● Extract:
=====

For detection of antibodies to larval excretory-secretory (ES) antigens, plates were prepared as above but coated with A. simplex ES antigen (1 µg/mL). The subsequent ELISA steps followed the same procedure as for the total larval antigen assay [4].
2.3. Determination of Avidity Index (AI) by ELISA
ELISA plates were coated overnight at 4 °C with either A. simplex total larval or ES antigen. After washing, plates were incubated with 6 M urea in PBS for 30 min at room temperature. Following an additional wash and blocking with BSA, serum samples were added in quadruplicate. Two replicates were treated with 6 M urea for 30 min, while the other two were incubated in PBS as controls. Plates were then processed as described in Section 2.2. Determination of Specific Antibodies by ELISA section, including incubation with HRP-conjugated secondary antibodies, OPD/H_2_O_2_ substrate development and absorbance reading at 490 nm.
Avidity Index (AI) values were calculated as (OD_1_/OD_2_) × 100, where OD_1_ and OD_2_ represent the mean optical densities of urea-treated and untreated wells, respectively, after subtraction of background binding to BSA. AI values > 50% were interpreted as indicative of high-avidity antibodies [5,7,10,11]. This parameter distinguishes acute from chronic or past exposure stages [12].
2.4. Immunorecognition Patterns by Western Blot
A total of 400 µg of A. simplex total larval antigen per lane was electrophoresed on 12.5% SDS-PAGE gels together with molecular weight markers (10–250 kDa; Precision Plus Protein™ Kaleidoscope™ Standards, Bio-Rad, CA, USA). Proteins were transferred onto 0.22 µm nitrocellulose membranes (Bio-Rad, Hercules, CA, USA; catalog no. 162-0112) using a Mini Trans-Blot Electrophoretic Transfer Cell (Bio-Rad) at 100 V for 1 h in Tris-glycine-methanol buffer.

=====

● What to do:
[1] According to the methods text, which Avidity Index values indicated high-avidity antibodies?
[2] Write the next part of the methods text, picking up after its last sentence.

● Provided material:
=====

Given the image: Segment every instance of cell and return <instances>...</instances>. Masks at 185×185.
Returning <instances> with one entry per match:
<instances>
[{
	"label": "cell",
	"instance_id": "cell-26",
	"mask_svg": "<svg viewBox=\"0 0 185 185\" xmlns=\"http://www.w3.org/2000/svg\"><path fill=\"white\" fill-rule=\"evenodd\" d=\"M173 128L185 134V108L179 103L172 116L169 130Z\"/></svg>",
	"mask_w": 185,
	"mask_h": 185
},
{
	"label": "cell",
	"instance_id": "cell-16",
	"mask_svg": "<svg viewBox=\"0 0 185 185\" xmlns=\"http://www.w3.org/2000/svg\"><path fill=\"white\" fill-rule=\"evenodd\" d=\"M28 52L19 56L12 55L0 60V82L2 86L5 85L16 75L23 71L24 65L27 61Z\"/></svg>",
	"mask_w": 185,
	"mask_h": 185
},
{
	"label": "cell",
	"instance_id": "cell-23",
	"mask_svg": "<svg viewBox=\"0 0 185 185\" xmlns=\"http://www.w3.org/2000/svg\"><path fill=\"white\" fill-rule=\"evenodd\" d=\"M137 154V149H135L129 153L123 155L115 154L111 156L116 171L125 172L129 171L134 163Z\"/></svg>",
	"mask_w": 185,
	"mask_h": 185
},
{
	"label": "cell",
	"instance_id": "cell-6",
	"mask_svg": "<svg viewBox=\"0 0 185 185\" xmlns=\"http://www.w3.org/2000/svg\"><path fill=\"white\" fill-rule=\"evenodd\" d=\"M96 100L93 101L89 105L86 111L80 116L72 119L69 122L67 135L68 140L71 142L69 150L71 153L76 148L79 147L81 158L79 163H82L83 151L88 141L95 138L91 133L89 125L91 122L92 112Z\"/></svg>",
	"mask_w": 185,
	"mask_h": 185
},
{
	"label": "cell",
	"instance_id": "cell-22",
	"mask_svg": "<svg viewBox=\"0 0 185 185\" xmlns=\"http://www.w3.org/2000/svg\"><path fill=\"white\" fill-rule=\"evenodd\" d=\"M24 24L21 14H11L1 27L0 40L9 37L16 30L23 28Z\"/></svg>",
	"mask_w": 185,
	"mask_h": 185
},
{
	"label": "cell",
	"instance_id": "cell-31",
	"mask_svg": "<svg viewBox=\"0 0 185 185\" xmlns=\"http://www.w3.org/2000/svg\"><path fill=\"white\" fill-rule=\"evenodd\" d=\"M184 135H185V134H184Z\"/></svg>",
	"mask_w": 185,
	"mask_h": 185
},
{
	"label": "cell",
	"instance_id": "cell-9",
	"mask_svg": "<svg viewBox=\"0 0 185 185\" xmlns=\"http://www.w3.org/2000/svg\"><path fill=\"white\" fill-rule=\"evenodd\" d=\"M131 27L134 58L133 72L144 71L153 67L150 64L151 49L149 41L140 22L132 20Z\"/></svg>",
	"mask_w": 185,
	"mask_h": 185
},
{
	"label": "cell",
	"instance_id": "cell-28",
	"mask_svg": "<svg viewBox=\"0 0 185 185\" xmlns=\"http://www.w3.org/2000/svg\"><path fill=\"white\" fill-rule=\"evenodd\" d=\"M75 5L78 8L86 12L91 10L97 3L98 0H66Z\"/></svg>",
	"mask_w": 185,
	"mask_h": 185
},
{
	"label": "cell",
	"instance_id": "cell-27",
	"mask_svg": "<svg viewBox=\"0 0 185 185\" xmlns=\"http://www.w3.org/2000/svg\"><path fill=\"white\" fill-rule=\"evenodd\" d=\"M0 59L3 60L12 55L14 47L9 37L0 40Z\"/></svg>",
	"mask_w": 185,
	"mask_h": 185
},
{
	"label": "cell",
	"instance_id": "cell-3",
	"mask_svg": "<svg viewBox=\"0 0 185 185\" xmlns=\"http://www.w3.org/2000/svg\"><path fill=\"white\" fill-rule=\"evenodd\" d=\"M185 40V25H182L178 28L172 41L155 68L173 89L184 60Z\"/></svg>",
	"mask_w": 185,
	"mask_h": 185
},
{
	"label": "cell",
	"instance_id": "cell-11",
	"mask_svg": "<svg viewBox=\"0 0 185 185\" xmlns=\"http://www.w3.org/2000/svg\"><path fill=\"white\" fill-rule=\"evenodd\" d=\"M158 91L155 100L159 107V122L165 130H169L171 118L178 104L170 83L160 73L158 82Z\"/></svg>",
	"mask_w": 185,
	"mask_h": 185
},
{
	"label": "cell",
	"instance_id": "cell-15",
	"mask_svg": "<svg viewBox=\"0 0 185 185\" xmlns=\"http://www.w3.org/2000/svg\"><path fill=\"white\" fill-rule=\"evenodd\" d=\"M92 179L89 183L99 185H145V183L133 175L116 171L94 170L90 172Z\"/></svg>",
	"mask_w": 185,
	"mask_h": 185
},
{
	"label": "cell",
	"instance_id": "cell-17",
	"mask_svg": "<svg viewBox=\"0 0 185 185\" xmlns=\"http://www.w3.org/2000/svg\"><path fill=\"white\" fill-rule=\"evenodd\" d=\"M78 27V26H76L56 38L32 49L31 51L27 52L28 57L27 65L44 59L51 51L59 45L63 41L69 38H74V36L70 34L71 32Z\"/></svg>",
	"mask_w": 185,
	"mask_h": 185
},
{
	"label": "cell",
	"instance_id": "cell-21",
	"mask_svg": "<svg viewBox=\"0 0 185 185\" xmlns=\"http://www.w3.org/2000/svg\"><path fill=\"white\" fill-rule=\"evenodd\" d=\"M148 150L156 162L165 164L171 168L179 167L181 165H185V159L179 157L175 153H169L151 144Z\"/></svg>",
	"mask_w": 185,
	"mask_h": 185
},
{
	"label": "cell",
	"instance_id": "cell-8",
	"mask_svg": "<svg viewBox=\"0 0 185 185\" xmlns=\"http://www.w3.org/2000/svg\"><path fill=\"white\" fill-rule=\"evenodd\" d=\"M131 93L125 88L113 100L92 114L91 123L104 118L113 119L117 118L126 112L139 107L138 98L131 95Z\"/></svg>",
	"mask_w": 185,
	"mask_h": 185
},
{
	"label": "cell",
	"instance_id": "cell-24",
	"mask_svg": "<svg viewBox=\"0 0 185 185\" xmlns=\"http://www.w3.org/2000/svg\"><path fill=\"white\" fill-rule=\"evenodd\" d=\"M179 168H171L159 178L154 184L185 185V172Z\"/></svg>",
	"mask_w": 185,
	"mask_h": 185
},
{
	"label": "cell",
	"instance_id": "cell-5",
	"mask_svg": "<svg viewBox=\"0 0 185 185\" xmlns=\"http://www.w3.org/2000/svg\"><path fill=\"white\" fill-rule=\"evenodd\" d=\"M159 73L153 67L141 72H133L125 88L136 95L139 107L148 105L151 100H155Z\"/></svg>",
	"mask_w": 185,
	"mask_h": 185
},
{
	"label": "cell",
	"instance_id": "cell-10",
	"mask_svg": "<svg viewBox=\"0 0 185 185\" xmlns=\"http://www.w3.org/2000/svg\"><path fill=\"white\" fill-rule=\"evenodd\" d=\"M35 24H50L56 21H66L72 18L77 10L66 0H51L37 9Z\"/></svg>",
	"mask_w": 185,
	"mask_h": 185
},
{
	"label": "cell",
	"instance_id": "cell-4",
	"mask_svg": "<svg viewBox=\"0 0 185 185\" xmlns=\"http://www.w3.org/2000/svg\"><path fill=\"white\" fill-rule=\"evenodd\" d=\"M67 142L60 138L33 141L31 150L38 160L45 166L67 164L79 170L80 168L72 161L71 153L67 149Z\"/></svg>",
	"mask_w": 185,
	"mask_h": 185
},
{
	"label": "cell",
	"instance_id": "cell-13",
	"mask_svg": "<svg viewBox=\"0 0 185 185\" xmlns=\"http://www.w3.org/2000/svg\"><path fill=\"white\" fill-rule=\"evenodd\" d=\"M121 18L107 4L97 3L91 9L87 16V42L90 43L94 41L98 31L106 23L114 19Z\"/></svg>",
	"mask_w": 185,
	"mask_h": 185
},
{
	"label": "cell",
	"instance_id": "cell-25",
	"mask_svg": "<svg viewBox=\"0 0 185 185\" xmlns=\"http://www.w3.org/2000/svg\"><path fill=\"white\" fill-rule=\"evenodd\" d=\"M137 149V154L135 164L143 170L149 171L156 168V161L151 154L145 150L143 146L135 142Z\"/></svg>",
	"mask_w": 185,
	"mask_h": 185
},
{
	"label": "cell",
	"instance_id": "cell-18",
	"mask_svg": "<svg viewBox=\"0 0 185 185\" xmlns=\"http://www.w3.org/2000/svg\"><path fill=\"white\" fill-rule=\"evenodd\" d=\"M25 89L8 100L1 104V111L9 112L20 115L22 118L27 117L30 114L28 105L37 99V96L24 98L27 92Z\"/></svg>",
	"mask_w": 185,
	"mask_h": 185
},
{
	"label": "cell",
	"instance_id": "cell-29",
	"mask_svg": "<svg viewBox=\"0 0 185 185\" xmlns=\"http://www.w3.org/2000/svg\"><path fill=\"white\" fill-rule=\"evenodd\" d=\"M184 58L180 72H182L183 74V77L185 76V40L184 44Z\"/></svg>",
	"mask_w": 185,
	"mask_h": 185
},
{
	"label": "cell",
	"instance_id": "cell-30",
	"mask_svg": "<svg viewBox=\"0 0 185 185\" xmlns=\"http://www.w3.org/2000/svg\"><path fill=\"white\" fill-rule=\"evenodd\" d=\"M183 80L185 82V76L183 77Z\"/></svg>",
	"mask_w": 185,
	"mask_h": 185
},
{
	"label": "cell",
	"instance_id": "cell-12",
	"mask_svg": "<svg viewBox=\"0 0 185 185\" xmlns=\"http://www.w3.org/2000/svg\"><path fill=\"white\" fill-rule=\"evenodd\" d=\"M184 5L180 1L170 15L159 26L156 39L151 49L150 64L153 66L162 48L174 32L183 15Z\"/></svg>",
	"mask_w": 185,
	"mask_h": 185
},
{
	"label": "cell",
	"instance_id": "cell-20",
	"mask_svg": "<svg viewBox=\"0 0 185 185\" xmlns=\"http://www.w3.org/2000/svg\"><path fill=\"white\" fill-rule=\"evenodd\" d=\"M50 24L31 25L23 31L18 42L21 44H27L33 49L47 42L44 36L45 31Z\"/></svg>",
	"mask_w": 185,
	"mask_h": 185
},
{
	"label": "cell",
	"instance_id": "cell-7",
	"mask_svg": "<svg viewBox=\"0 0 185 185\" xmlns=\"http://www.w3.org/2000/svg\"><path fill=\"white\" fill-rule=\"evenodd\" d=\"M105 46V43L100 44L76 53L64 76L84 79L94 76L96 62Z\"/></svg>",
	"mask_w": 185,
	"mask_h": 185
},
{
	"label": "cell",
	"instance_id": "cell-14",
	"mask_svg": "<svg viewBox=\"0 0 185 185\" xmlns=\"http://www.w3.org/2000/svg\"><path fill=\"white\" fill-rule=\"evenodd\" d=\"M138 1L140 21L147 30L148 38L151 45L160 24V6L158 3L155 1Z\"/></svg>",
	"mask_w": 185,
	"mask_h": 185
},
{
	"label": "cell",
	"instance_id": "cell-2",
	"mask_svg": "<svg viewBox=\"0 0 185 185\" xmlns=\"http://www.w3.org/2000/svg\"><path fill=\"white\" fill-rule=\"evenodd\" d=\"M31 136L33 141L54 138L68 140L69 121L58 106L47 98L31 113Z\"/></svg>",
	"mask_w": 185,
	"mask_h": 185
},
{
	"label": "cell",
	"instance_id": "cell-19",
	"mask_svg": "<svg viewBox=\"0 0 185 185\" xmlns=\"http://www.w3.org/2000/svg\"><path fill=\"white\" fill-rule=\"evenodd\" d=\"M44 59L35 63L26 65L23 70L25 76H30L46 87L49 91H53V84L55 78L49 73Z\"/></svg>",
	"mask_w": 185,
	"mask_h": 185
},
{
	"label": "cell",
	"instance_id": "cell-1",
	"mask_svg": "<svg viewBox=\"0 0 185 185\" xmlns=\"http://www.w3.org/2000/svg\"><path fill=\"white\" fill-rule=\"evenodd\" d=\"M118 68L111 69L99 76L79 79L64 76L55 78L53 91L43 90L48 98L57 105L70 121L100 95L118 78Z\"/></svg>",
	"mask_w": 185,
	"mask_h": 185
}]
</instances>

=====

● Your written answers:
[1] AI values greater than 50%

[2]
Membranes were blocked overnight at 4 °C with 5% skimmed milk in PBS, washed three times for 5 min each with PBS-T before being cut into strips. Each strip was incubated with 800 µL of serum diluted 1:25 in 1% skimmed milk, 0.05% PBS-T for 3 h at 25 °C. After washing, strips were incubated with HRP-conjugated anti-human IgG4 (1:500), IgA (1:3000), or IgG (1:8000) for 2 h at 25 °C. Bands were visualized using 0.006% H_2_O_2_ and 0.05% DAB in PBS for 10 min in the dark, and the reaction was stopped with distilled water.
2.5. Determination of Avidity Index by Western Blot
Following protein transfer, membranes were incubated with 6 M urea for 30 min at room temperature, rinsed three times in 0.05% PBS-T, and blocked overnight at 4 °C with 5% skimmed milk in PBS. After washing, membranes were cut into strips and incubated in duplicate with 800 µL of serum diluted 1:25 in 1% skimmed milk–PBS-T for 3 h at room temperature.
One strip of each pair was treated with 6 M urea for 30 min, while the control strip was incubated in PBS-T. After treatment, strips were washed and processed as described above for immunoblot detection.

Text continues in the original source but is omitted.